We are in the process of migrating a Swing two tier application to a web application (tomcat, Spring MVC, extJS if it makes any difference).
We found code like this in the application (simplified Javaesc pseudo code).
class DoSomethingComplicatedAction extends Action{
public performAction(..){
// do lots of stuff here
// decend about 40 steps in the call stack
answer = JOptionPane.showConfirmDialog()
if (answer == something){
// do something convoluted here
} else {
// do something even more convoluted here
}
}
i.e. in the middle of some processing, some interaction with the user is started. Obviously I can't do that directly with a servlet.
One thing that could handle this rather nicely are continuations. So I checked if I can use those and were surprised that there are actually libraries that enable this kind of stuff: Continuations in Java
When checking the libraries mentioned in that question and its answers I ran across this statement
Continuations will be replaced by standard Servlet-3.0 suspendable requests once the specification is finalized.
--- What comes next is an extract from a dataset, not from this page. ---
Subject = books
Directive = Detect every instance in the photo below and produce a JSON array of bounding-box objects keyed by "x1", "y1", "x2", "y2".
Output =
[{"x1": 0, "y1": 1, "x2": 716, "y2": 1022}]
Early releases of Jetty-7 are now available that implement the proposed standard suspend/resume API
But I couldn't find an example how to do stuff like the above with the Servlet 3.0 API
So the questions are:
Can the above be done using the Servlet-3.0 API without completely refactoring the code sketched above into two or more separate actions
If the answer to the above is yes: How? Are there somewhat complete examples for this or a similar use case available?
Should I use Continuations or the Servlet API? Or if this can't be answered directly on what conditions does this decision depend on?